15.4 The above warranty extends only to the Customer and to no other person.
15.5 The provisions of any act or law (including but not limited to the Competition and Consumer Act 2010) implying terms, conditions and warranties, or any other terms, conditions and warranties which might otherwise apply to or arise out of the Agreement in relation to the Goods are hereby expressly negatived and excluded to the full extent permitted by law.
15.6 The Customer expressly acknowledges and agrees that it has not relied on, and the Company is not liable for any advice given by the Company, its servants, agents, representatives or employees in relation to the suitability of the Goods for any purposes.
15.7 The Customer agrees that no warranty is provided by the Company in respect of Goods that have been modified after purchase.
15.8 The Customer agrees that no warranty is provided by the Company in respect of faulty workmanship during the installation process.
15.9 The Customer must provide the Company with a reasonable opportunity to inspect the alleged defective product in the event of a warranty claim. The Customer is not to discard to destroy the Goods prior to the Company’s inspection of the Goods.
16.1 Particulars in leaflets, catalogues, drawings, brochures and other printed material are illustrations only, form no part of the Agreement between the Company and the Customer, and are not binding on the Company.
16.2 All technical documents such as drawings, illustrations, descriptions, etc.(including, without limitation, to the Manufacturer's Specifications, are the exclusive property of the Company. They must not be made available to third parties, or copied, duplicated or used to reproduce any part of the Goods.
The Company will not be liable for any breach of contract due to any matter or thing beyond the Company's control (including but not limited to transport stoppages, transport breakdown, shipwreck, fire, flood, earthquake, acts of God, strikes, lock-outs, work stoppages, wars, riots or civil commotion, intervention of public authority, explosion or accident.
No failure by the Company to insist on the strict performance of any of the terms in these Terms is a waiver of any right or remedy which the Company may have, and is not a waiver of any subsequent breach or default by the Customer.
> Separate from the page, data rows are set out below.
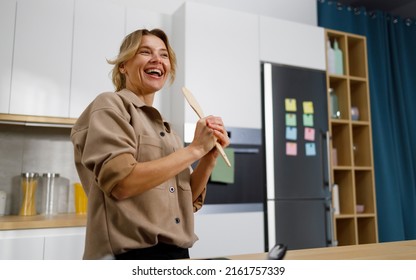 Portrait Of Smiling Mature Woman Singing In Kitchen With Wooden Spatula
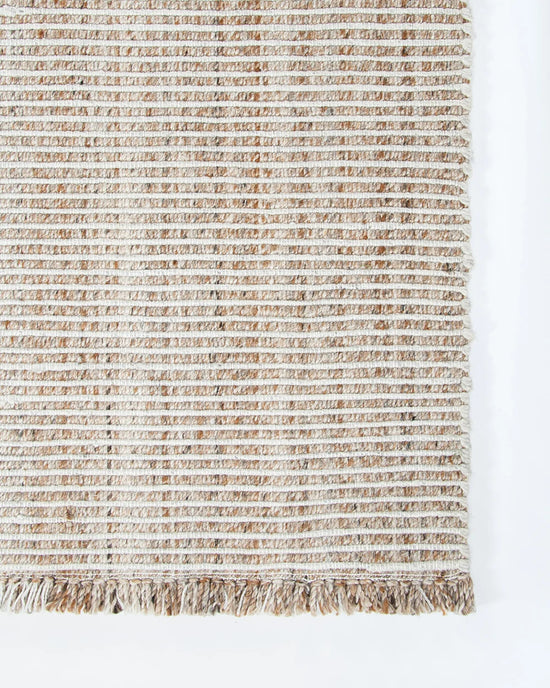 Rhodes Outdoor Floor Rug Teak handwoven corner and fringe detail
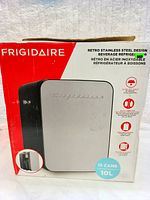 Box front showing Frigidaire branding and beverage refrigerator with stainless steel front panel and black sides.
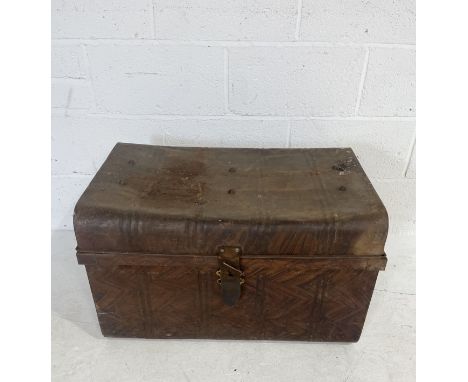 A large metal trunk with leather strap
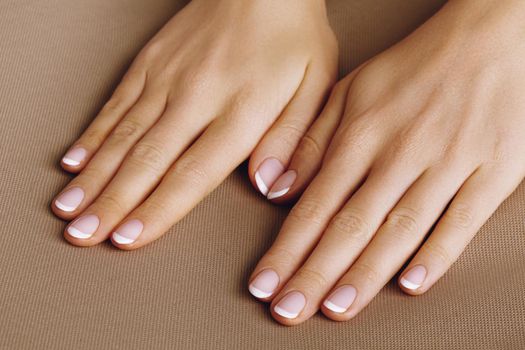 Young Female Palm on beige background. Beautiful Glamour Manicure. French Style. Nail polish. Care about Hands and Nails, clean Skin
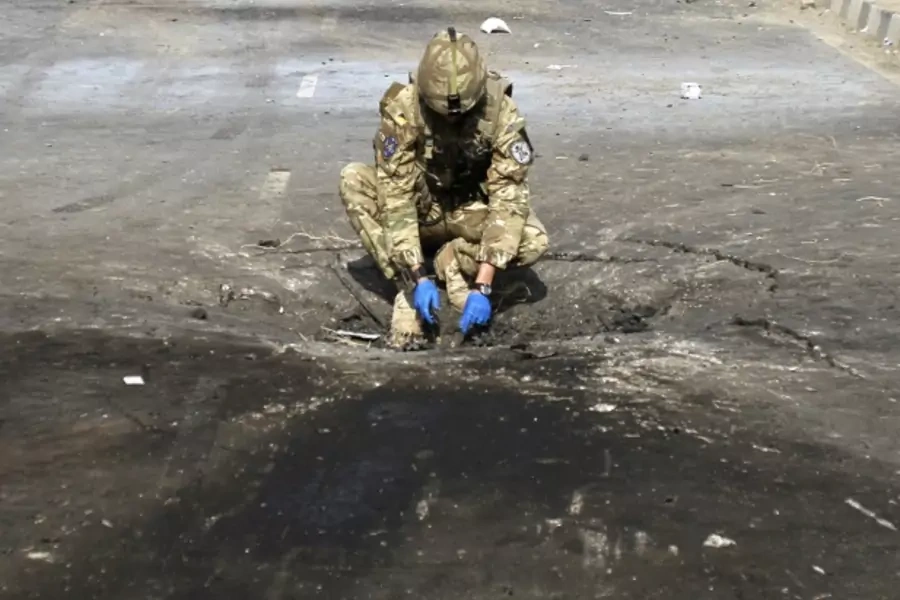 A soldier investigates the crater caused by an explosion at the site of a suicide attack in Kabul, Afghanistan, in November 2011 (Courtesy Reuters/Mohammad Ismail).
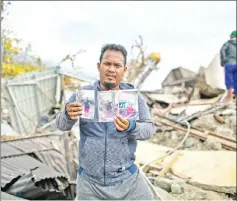  ??  ?? Rahmat Raidi, 26, shows portraits of his missing family members at Perumnas Balaroa village in Palu.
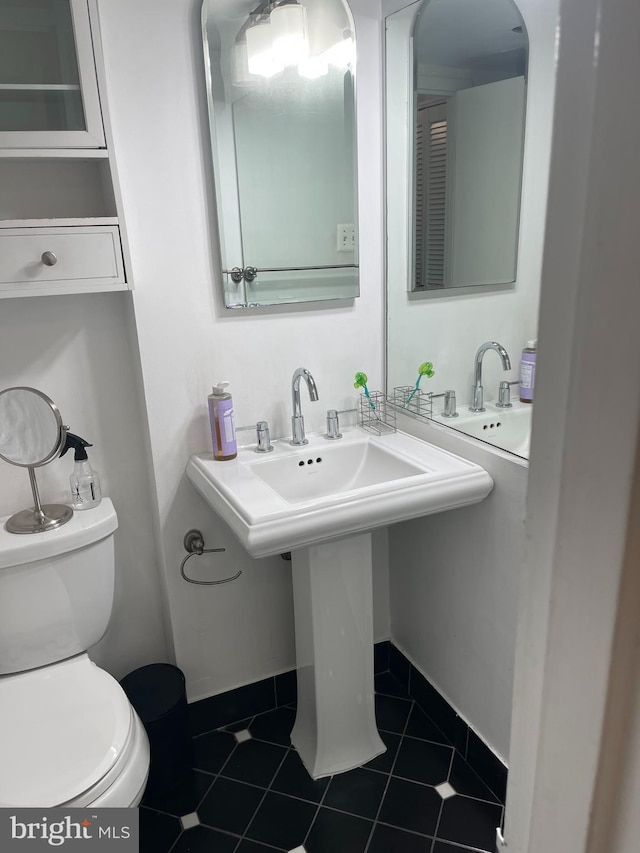 bathroom featuring toilet and tile patterned floors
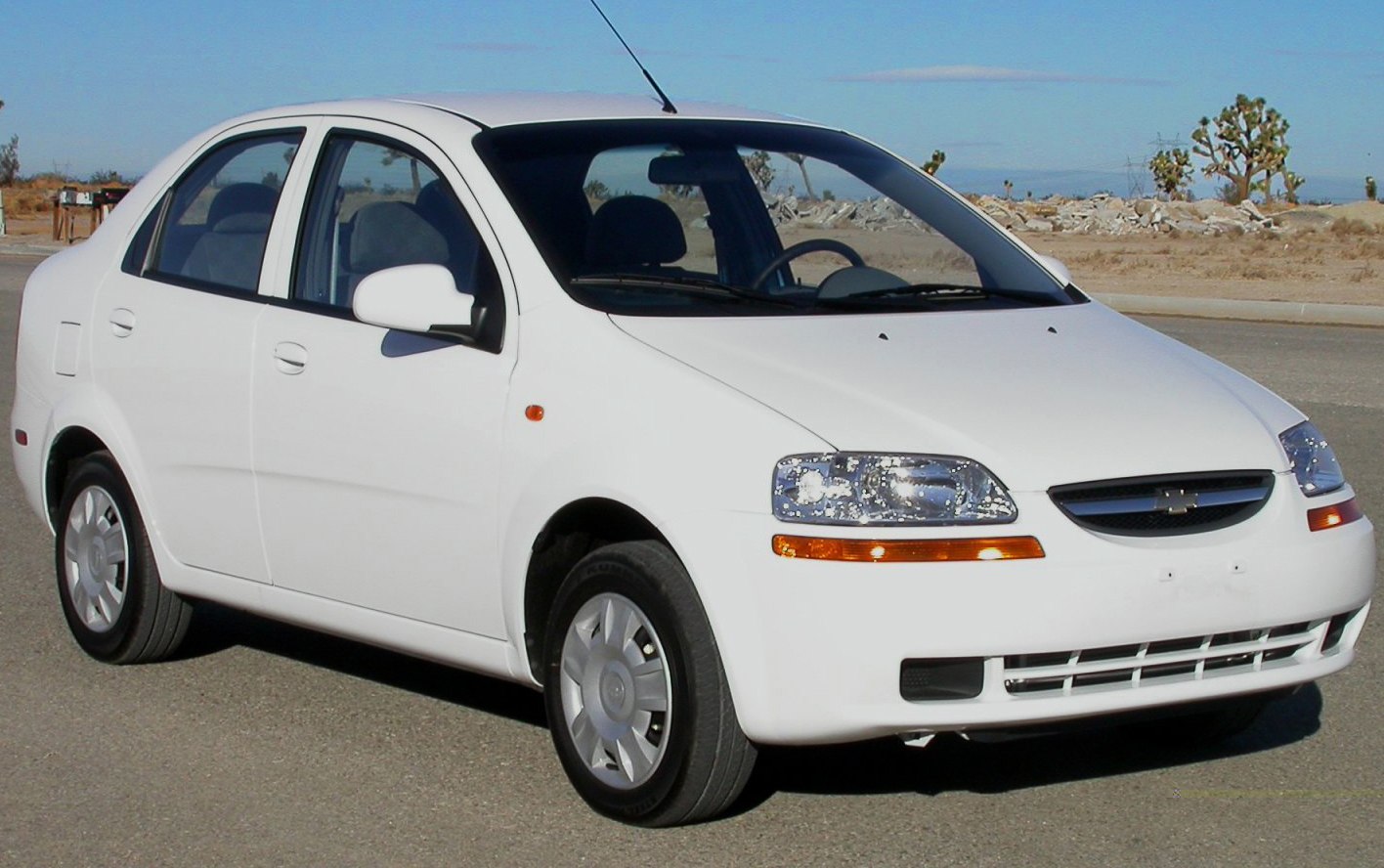 White compact sedan with clear headlights and side mirrors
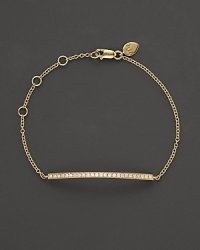 Diamonds sparkle in a slim 14K. white gold bar. By Meira T. Diamonds sparkle in a slim 14K. white gold bar. By Meira T.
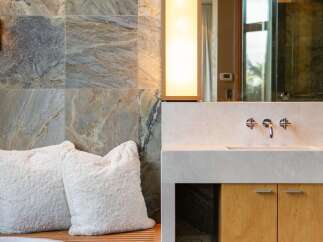Experience luxury in this modern bathroom featuring a sleek vanity with a stone countertop and warm wood cabinetry.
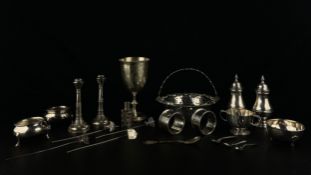 A mixed collection of hallmarked silver and white metal to include a pair of candlesticks, napkin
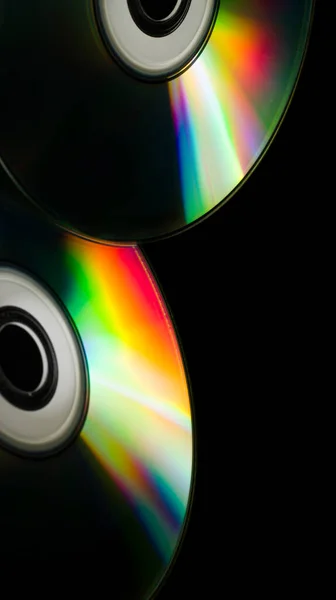 compact-discs on a black background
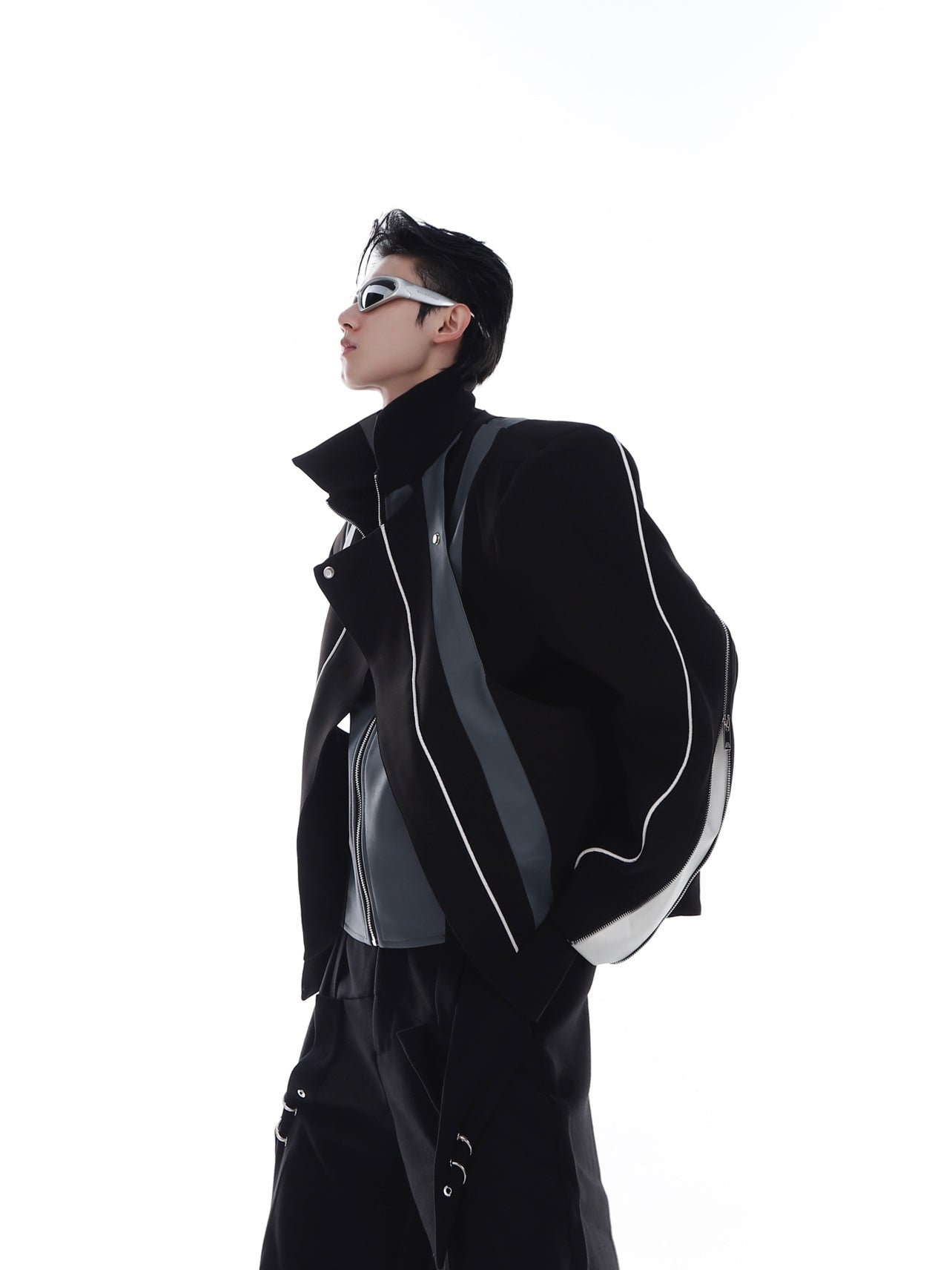Deconstructed PU leather biker jacket featuring bold shoulder pads, showcasing avant-garde streetwear design
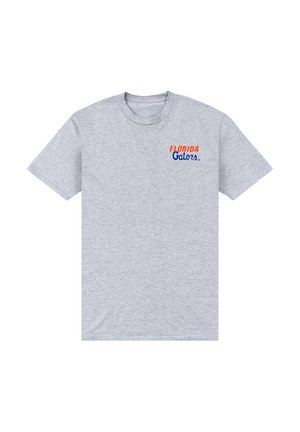 T-shirt gris clair à manches courtes avec le texte "Florida Gators" en orange et bleu sur la partie supérieure gauche de la poitrine.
Neither the Agreement nor any rights arising under the Agreement may be assigned by the Customer without the prior written consent of the Company which is at the Company's absolute discretion.
If any provision contained in these Terms is held by a court to be unlawful, invalid or unenforceable, the validity and enforceability of the remaining provisions are not affected.
The terms of contract between the parties are wholly contained in these Terms and any other writing signed by both parties. The Agreement is deemed to have been made at the Company's Premises in New South Wales and any cause of action is deemed to have arisen there.